I always have to stop myself when I say I like “all kinds of music”. Because, honestly, that just isn’t true, there is really only one kind of music I like. No, not [just] Black Metal, I’m talking about music in a minor key. I mean, I’m a pretty happy guy, but there is something about sad, sad songs that just does it for me. I don’t dislike Vivaldi’s “Spring” and “Fall”, but I far prefer “Summer” and “Winter” (guess which seasons he writes in a minor key). “Satisfaction” is a fine song, but I’d rather listen to “Paint it Black” any day…you get the idea. Basically, it don’t mean a thing if it ain’t got that sting [of soul crushing sorrow and sadness]
This month on Minor Key Monday I discuss my favorite fictional composer:
I get a lot of my MKM material from movies. I usually prefer to feature songs that are not from “original soundtracks” (like the usually excellent minor key choices Wong Kar Wai makes for the soundtracks to his films) since most original film soundtracks are usually not fleshed out enough to be completely successful as standalone compositions. However, the scores for Krzysztof Kieslowski’s films, with their delicious Eastern Bloc ball-crushing sorrow, never fail to captivate me.
I remember when I first saw Kieslowski’s monumental Decalogue (the second best “film” of the 1980s) I was blown away by the soundtrack for each of the ten 60 minute episodes. I kept wondering if it was original music or some famous composer, and it was not until episode IX that I finally got my answer. In once scene two characters sing a song from an 18th century Dutch composer they named as Van den Budenmayer that was the same song that played in that episode’s soundtrack! I had my lead and immediately went to the googles to find out more about this new discovery of mine.

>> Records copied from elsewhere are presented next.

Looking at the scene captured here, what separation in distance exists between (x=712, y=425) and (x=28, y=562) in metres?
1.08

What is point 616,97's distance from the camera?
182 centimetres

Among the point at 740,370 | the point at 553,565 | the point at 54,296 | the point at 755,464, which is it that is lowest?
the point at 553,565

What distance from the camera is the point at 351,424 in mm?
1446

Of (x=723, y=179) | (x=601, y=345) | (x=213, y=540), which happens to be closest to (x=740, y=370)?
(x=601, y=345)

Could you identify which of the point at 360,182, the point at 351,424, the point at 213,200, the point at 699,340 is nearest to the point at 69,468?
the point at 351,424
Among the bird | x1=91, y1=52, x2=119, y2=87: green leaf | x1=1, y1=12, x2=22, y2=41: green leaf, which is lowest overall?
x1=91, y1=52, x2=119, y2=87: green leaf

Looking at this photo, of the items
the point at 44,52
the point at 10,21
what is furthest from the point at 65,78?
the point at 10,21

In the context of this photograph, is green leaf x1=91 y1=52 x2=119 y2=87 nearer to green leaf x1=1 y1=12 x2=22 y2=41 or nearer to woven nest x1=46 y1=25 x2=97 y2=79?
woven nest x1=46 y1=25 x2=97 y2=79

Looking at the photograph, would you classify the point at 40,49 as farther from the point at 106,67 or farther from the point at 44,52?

As it turned out, Van den Budenmayer (who you might remember from such films as The Double Life of Veronique and the Three Colors series) is merely Kieslowski’s long time musical collaborator Zbigniew Preisner’s pseudonym. Apparently they wanted to make up a Mahleresque composer and this was the name they chose (which, as I mentioned in last month’s post, if I didn’t have such strong feelings about “post Baroque music” I might think I need to check out some Mahler too). Anyway, whoever wrote it, today’s song, the theme from Decalogue IX, is one epic slab of minor key sorrow. In fact, this version was apparently recorded in some Polish church that is located at the bottom of an abandoned salt mine. Totally. Brutal.
2 Comments
Oh hell yes. I’m a pretty big fan of Kieslowski, and especially of Decalogue. I don’t remember taking note of the soundtracks, though, but this is really excellent. And yeah, recording in a church at the bottom of an abandoned salt mine is probably even more brutal than recording at midnight in a Norwegian forest.
Yeah, overall, Preisner (no matter what name he uses) has done some really strong work on all of Kieslowski’s films.